I grew up in Hong Kong and I am used to the ebb and flow of friends. As a kid, I remember Chinese classmates leaving ahead of the 1997 handover, and I’ve said goodbye to many friends over the years, but this is something different. This is massive and it’s set to leave a great gaping hole in my social circle.
But now there is no missing the farewells. The lifting of restrictions means rooftop drinks and farewell junk trips are on the agenda. As much as I love meeting up with friends, I’m feeling a bit maudlin about all the goodbyes.

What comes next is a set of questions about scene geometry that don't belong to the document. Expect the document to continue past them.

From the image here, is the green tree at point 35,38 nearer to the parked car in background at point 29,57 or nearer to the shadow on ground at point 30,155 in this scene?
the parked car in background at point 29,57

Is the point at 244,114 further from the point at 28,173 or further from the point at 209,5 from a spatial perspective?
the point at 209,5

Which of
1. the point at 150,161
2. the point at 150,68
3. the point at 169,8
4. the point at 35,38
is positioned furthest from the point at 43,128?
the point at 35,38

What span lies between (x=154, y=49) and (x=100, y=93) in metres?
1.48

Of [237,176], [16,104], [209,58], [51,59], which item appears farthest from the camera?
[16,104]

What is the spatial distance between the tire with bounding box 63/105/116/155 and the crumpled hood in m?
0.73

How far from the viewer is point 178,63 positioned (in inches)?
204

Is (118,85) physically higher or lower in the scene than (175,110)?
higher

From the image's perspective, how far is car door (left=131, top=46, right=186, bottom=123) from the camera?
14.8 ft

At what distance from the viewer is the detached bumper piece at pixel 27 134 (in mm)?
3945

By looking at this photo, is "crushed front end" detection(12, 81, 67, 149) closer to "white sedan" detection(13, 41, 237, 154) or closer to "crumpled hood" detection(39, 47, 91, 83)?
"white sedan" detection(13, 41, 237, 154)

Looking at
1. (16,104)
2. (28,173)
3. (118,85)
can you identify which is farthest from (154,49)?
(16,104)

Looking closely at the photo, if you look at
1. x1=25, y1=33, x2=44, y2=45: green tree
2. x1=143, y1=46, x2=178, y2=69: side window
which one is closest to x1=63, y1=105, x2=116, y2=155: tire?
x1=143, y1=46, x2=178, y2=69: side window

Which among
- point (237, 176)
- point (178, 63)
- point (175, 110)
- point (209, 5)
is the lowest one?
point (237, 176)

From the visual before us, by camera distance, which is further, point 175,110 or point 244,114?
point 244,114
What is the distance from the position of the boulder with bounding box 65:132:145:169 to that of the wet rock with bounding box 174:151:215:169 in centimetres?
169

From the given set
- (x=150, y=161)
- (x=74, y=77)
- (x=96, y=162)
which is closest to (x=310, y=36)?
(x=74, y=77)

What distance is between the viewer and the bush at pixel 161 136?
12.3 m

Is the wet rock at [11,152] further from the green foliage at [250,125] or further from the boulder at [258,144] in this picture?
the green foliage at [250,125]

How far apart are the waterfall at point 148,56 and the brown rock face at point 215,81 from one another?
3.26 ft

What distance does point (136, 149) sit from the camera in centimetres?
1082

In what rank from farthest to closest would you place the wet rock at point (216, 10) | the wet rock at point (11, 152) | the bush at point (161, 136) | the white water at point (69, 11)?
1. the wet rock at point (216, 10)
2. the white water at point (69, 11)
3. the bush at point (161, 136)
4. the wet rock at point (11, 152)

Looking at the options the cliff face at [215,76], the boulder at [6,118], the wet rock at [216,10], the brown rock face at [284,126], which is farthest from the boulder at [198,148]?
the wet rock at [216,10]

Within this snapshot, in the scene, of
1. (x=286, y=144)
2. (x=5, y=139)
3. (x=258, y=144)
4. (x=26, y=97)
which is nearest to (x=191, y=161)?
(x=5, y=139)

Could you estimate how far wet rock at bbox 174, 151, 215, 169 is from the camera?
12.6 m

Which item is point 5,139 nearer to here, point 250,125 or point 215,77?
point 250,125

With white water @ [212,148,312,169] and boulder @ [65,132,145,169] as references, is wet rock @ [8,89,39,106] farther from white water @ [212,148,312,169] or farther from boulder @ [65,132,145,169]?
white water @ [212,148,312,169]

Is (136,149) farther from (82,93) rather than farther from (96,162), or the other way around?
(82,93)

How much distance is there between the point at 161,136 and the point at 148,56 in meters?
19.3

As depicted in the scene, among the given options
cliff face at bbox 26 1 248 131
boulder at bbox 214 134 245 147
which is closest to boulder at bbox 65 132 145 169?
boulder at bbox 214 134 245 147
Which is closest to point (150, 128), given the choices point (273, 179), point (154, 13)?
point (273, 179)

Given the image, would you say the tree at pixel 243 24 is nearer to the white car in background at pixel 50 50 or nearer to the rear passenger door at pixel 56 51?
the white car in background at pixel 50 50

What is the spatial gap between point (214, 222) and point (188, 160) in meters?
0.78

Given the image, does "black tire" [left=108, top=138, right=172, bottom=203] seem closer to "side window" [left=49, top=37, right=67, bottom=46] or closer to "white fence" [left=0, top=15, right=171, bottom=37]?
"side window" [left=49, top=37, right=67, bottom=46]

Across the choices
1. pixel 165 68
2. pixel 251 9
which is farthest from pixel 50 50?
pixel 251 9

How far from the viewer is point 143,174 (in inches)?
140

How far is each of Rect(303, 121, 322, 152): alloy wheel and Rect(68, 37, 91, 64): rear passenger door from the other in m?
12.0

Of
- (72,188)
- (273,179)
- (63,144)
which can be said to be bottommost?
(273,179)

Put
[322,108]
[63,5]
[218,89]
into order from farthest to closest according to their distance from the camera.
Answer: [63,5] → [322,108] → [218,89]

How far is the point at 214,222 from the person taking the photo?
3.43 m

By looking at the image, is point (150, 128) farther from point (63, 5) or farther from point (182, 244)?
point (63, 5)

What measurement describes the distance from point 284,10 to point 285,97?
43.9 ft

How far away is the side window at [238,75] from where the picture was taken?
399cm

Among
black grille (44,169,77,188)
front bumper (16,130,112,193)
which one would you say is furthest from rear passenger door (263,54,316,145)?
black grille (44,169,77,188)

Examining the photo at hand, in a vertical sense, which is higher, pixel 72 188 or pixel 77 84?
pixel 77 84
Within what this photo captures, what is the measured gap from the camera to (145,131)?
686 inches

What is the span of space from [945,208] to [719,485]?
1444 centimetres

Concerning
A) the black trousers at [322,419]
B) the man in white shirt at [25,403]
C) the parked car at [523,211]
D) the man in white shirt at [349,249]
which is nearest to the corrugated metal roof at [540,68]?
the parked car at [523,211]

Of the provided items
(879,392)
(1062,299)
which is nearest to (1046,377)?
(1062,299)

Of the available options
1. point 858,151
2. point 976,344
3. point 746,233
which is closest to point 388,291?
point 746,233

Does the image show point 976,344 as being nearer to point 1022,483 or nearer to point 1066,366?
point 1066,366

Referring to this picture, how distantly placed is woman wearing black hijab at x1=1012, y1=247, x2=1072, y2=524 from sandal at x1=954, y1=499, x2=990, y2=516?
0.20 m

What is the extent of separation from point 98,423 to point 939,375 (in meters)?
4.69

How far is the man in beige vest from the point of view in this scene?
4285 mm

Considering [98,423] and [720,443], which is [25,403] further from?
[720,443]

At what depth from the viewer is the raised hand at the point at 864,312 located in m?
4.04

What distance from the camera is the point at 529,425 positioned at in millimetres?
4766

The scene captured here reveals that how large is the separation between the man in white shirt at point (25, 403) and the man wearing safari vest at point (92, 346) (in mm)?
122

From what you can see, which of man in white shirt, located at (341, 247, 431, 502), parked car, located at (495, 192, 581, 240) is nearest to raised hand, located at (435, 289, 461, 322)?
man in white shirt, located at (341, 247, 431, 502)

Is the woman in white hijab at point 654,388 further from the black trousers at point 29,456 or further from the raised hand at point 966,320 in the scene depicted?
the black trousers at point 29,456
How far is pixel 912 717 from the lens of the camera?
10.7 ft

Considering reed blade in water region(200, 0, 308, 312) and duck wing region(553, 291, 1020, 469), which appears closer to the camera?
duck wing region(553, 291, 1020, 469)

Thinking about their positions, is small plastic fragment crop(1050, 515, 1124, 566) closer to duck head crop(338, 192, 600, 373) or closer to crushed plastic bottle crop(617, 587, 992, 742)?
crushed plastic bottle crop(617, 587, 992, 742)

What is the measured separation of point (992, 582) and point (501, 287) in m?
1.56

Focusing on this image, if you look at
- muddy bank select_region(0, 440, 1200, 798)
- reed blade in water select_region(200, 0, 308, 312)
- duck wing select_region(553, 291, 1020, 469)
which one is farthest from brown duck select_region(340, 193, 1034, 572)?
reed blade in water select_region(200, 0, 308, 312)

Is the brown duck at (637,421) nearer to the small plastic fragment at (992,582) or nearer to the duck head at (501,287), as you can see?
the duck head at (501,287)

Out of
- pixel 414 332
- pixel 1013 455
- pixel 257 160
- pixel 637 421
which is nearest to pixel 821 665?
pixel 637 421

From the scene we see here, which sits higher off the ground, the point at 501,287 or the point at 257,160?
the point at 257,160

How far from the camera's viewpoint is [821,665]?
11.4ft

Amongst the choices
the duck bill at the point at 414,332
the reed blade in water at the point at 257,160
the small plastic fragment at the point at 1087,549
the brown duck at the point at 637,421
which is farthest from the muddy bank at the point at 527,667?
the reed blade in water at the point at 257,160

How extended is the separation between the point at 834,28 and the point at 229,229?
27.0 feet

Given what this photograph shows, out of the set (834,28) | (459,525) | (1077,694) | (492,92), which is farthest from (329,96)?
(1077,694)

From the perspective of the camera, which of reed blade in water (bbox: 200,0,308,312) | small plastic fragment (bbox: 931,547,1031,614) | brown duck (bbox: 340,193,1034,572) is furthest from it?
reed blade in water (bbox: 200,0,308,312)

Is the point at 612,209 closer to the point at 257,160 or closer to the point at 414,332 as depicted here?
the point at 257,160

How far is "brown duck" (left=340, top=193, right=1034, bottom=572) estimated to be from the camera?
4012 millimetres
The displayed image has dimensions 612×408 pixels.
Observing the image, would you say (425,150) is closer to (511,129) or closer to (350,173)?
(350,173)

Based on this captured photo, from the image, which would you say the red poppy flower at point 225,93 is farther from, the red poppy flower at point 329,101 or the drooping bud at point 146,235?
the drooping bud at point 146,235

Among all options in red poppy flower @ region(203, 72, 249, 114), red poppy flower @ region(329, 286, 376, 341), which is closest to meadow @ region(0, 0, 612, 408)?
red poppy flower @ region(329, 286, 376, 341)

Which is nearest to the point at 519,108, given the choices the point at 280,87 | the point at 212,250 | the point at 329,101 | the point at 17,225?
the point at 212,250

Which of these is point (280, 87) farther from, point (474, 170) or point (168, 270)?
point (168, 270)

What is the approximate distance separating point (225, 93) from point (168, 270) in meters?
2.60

Outside my immediate friendship group, there are those you hear about daily on social media – LinkedIn posts from the airport of people bidding adieu to a city they’ve called home for 10, 20, sometimes 30 years. Increasingly, these posts are from people who were so deeply entrenched in the city I thought they’d never leave.
The numbers speak for themselves. Figures released by the Census and Statistics Department last week show the population dropped 1.6 per cent to 7.29 million in the past year.
The window of my favourite bookshop is stocked with farewell gift ideas and the exodus has spawned a whole industry of Hong Kong memorabilia.
I’ve heard so many variations of the “why I’m leaving Hong Kong” story that my eyes glaze over, but I’ve yet to wave off a buddy who is adamantly gung-ho about going. Across the board what is consistent is a note of sadness and regret.